(Saved entries)
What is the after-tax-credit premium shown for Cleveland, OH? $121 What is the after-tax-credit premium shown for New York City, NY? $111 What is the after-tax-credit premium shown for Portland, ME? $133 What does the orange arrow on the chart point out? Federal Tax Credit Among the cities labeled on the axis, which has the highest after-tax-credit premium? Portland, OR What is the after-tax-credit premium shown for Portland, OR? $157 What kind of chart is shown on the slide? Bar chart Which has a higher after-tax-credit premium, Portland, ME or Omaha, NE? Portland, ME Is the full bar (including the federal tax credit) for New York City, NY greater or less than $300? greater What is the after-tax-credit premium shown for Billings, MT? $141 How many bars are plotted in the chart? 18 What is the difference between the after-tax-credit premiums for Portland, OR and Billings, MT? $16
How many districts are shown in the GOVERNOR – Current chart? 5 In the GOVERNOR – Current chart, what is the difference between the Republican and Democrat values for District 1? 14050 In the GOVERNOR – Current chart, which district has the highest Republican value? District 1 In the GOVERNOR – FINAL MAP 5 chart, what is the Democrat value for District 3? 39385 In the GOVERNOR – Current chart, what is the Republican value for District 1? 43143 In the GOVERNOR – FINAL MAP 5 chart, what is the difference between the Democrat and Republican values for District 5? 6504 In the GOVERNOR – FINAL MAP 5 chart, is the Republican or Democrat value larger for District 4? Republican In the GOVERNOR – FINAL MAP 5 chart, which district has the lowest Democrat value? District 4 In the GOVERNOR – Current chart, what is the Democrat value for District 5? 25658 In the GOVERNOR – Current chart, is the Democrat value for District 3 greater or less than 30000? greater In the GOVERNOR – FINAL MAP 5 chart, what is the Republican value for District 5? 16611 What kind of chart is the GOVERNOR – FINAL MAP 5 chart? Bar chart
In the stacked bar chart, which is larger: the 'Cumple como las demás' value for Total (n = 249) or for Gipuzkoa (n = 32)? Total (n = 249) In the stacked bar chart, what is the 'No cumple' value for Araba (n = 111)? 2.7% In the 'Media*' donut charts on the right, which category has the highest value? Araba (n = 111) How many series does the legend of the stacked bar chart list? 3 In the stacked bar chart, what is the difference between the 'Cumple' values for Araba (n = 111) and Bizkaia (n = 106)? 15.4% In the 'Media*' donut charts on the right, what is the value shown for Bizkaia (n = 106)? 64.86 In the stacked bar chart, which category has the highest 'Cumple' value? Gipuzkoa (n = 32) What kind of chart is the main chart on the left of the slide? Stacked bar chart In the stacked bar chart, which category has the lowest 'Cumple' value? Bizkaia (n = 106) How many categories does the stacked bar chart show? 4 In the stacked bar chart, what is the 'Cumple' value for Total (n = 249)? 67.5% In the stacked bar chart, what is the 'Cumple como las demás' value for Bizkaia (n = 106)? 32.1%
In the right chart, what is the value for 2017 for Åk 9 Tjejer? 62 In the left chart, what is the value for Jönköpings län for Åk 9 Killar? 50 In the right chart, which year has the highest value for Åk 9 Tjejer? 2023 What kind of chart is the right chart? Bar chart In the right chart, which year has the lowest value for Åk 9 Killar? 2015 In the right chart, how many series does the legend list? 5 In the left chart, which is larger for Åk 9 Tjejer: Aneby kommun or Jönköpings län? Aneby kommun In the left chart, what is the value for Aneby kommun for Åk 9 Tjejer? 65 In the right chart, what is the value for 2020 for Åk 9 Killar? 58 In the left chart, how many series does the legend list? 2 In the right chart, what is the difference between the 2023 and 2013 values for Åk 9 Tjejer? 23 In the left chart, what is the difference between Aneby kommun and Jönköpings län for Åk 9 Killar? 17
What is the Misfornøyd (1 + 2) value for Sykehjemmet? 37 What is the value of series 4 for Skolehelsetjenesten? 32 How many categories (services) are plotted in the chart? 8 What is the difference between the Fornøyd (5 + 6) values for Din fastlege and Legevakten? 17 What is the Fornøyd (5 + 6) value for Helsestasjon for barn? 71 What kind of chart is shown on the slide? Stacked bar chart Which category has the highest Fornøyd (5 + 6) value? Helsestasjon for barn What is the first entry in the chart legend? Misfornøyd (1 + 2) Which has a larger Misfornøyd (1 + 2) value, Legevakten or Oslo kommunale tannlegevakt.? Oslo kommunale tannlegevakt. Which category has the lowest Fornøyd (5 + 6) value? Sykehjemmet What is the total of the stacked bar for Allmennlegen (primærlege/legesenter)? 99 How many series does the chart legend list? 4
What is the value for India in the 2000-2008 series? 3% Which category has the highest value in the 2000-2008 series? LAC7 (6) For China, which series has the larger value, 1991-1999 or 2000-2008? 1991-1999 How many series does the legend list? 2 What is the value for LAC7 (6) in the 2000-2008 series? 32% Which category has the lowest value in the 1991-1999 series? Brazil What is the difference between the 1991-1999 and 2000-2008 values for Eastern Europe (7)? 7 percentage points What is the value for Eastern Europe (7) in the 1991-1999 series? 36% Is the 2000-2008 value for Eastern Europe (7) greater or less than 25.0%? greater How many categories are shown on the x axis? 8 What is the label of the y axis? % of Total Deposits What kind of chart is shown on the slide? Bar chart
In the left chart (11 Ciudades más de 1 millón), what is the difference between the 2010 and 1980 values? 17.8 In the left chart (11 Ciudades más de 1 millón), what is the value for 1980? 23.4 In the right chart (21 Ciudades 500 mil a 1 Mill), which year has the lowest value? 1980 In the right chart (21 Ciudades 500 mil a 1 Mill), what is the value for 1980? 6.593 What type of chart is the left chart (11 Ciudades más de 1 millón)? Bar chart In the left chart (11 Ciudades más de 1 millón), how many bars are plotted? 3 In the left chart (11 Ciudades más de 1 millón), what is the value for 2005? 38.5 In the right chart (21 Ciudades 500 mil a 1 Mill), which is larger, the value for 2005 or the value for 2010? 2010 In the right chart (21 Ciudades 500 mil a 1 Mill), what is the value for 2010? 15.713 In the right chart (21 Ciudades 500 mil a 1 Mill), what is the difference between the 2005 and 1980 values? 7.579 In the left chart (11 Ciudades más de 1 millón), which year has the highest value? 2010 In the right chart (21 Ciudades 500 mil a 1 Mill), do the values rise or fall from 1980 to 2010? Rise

- _Job_
Reproduce the rows word for word, starting with the first one and ending after the line that contains "How many districts".

- _Finished task_
What is the after-tax-credit premium shown for Cleveland, OH? $121 What is the after-tax-credit premium shown for New York City, NY? $111 What is the after-tax-credit premium shown for Portland, ME? $133 What does the orange arrow on the chart point out? Federal Tax Credit Among the cities labeled on the axis, which has the highest after-tax-credit premium? Portland, OR What is the after-tax-credit premium shown for Portland, OR? $157 What kind of chart is shown on the slide? Bar chart Which has a higher after-tax-credit premium, Portland, ME or Omaha, NE? Portland, ME Is the full bar (including the federal tax credit) for New York City, NY greater or less than $300? greater What is the after-tax-credit premium shown for Billings, MT? $141 How many bars are plotted in the chart? 18 What is the difference between the after-tax-credit premiums for Portland, OR and Billings, MT? $16
How many districts are shown in the GOVERNOR – Current chart? 5 In the GOVERNOR – Current chart, what is the difference between the Republican and Democrat values for District 1? 14050 In the GOVERNOR – Current chart, which district has the highest Republican value? District 1 In the GOVERNOR – FINAL MAP 5 chart, what is the Democrat value for District 3? 39385 In the GOVERNOR – Current chart, what is the Republican value for District 1? 43143 In the GOVERNOR – FINAL MAP 5 chart, what is the difference between the Democrat and Republican values for District 5? 6504 In the GOVERNOR – FINAL MAP 5 chart, is the Republican or Democrat value larger for District 4? Republican In the GOVERNOR – FINAL MAP 5 chart, which district has the lowest Democrat value? District 4 In the GOVERNOR – Current chart, what is the Democrat value for District 5? 25658 In the GOVERNOR – Current chart, is the Democrat value for District 3 greater or less than 30000? greater In the GOVERNOR – FINAL MAP 5 chart, what is the Republican value for District 5? 16611 What kind of chart is the GOVERNOR – FINAL MAP 5 chart? Bar chart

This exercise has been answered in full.